(PROBLEMS TO WORK ON):
**a.** Using the article on Muslim-Christian violence in Egypt, explain in one to three sentences why last weekend's clashes were considered particularly worrying.
**b.** Reproduce the passage of the article on Muslim-Christian violence in Egypt between "But will that" and "of Muslim-Christian violence.", inclusive.

(SOURCE DOCUMENT):
########
It's become so bad, some are talking about civil war.
A flare-up of Muslim-Christian violence in Egypt that left at least 15 people dead and more than 200 wounded has drawn warnings of civil war in this mainly Muslim nation.
For now, the prospect of such a conflict in Egypt remains far off, but last weekend's Muslim-Christian clashes were particularly worrying given their intensity, the late response of security forces and the ease with which an illicit love affair between a Muslim and a Christian unleashed forces of extremism from both sides.
The violence underlined the uncertainty among Egypt's new rulers, the military, over how to deal with sectarian tensions and the rising prominence of Salafis, ultraconservative Muslims who have increasingly targeted Christians and secular Muslims.
Ali Gomaa, Egypt's mufti, or chief Muslim theologian, warned this week of civil war, saying it could last for as long as 15 years and set back Egypt by five centuries. His warning, delivered at a news conference on Wednesday, was not the first of its kind by an Egyptian official, but Mr Gomaa was by far the most senior to raise the possibility of civil war as a result of sectarian tensions.
On the upside, the clashes, the latest in the increasingly frequent violence between followers of the two faiths, have prompted swift movement by the government to resolve two contentious issues at the root of Muslim-Christian tensions: a law to govern the construction of worship places for both religions and legislation to criminalise discrimination.
Both laws, the government says, would be issued within 30 days.
The violence also led to steps toward the resumption of services and activities in nearly 50 churches shut down by authorities over the years for being built or expanded without an official permit.
As in the aftermath of past incidents of sectarian violence, the Imbaba clashes have shown that harmony does exist between large numbers of Christians and Muslims brought together by their religious tolerance and contempt for extremism. Muslims and Christians staged joint demonstrations to denounce the violence, women wearing Islamic scarves attended memorial services for Christian victims and clerics from both sides publicly mourned together.
Naguib Saweris, a mega-rich Christian businessman who has recently been courting publicity, met with the Grand Imam of Al Azhar, Ahmed el-Tayeb, in a widely publicised visit. He said he wanted to let the grand sheikh know that he should feel free to speak for Egypt's Christians just as he does for the country's Muslim majority.
But will that prevent the civil war that Mr Gomaa, the mufti, and others have warned of?
Egypt, where 10 per cent of the 80-million-plus population is Christian, has seen an uptick in sectarian violence in recent years. And as the country's Muslim majority grew more and more religiously conservative over the years, the margin of tolerance many of them have for the Christians has slowly diminished. Still, the heavy-handed tactics of Hosni Mubarak's hated police coupled with his regime's short-term solutions kept a lid on the potential for a major eruption of Muslim-Christian violence.
Conditions in Egypt are different now and the sectarian tensions could well serve as the perfect catalyst for a major outbreak of violence engulfing large, if not all, parts of the country.
########
(RECORD EXCERPTS):
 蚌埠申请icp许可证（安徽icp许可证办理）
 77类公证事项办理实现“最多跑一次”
########
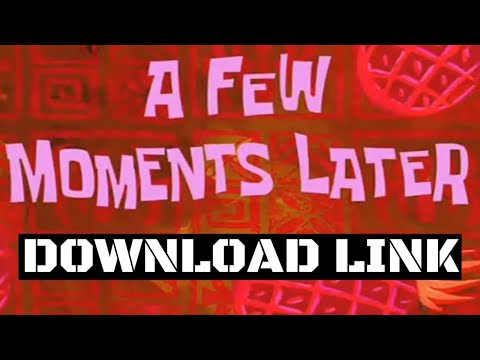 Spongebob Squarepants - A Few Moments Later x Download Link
########
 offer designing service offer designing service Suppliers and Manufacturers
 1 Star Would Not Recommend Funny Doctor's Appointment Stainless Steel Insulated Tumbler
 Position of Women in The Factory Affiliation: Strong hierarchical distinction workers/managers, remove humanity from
########
(RESULTS IN ORDER):
**a.** Last weekend's clashes were particularly worrying because of their intensity and the late response of security forces. They also showed how easily an illicit love affair between a Muslim and a Christian unleashed extremist forces on both sides.

**b.**
But will that prevent the civil war that Mr Gomaa, the mufti, and others have warned of?
Egypt, where 10 per cent of the 80-million-plus population is Christian, has seen an uptick in sectarian violence in recent years. And as the country's Muslim majority grew more and more religiously conservative over the years, the margin of tolerance many of them have for the Christians has slowly diminished. Still, the heavy-handed tactics of Hosni Mubarak's hated police coupled with his regime's short-term solutions kept a lid on the potential for a major eruption of Muslim-Christian violence.